On Thu, 9 Apr 2020 at 09:34, Simon Matter simon.matter@invoca.ch wrote:
On Thu, 9 Apr 2020 at 08:40, Simon Matter via CentOS centos@centos.org wrote:
On Thu, Apr 09, 2020 at 11:06:45AM +0200, Nicolas Kovacs wrote:
Which leads me to the more general question of: enable CR on a production server, yes or no?
Not on production. Only for testing.
I'm not sure. Running production environments without CR enabled means you're running without current security updates for quite some time. Seems a bad and risky idea to me.
Like most things in the world, there is no single answer which will satisfy all the different demands that all the environments have. You have to weigh what each environment needs in terms of confidentiality, availability,
and
integrity (or whatever 3 or 4 letter acronym your site uses) then answer if it is a good idea or not.

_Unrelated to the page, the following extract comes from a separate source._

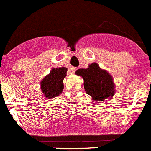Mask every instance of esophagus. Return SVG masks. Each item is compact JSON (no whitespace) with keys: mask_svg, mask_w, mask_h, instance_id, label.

If you need high availability, then you are going to set things up where testing is done first then roll out of updates is done. If you need high confidentiality, you may push out security updates more and if you need high integrity, well you probably make the waterfall model look simple in what you have to do to make sure anything changes anywhere.
My reply was to the answer "Not on production. Only for testing.".
I didn't go into detail because I thought it's obvious that it's not so easy. I didn't mean to blindly feed all CR updates to production
One thing I have learned in mailing lists is that it isn't always obvious and there is rarely anything which meets common sense. I have dealt with too many policies set at some site because the person read a comment on email/reddit/stack-overflow and didn't see the obvious nature of something. Instead they decided that the short nature was the MUST do and end up with replicating things which the original poster did not expect.
Or sometimes happens someone does believe that it is as simple as they stated and no matter what they turn on CR for every system (or turn off all updates or whatever simple solution they expound as being the one true solution.)
That said, I should have asked what you meant by that versus going for a high-horse response on my own. I apologize.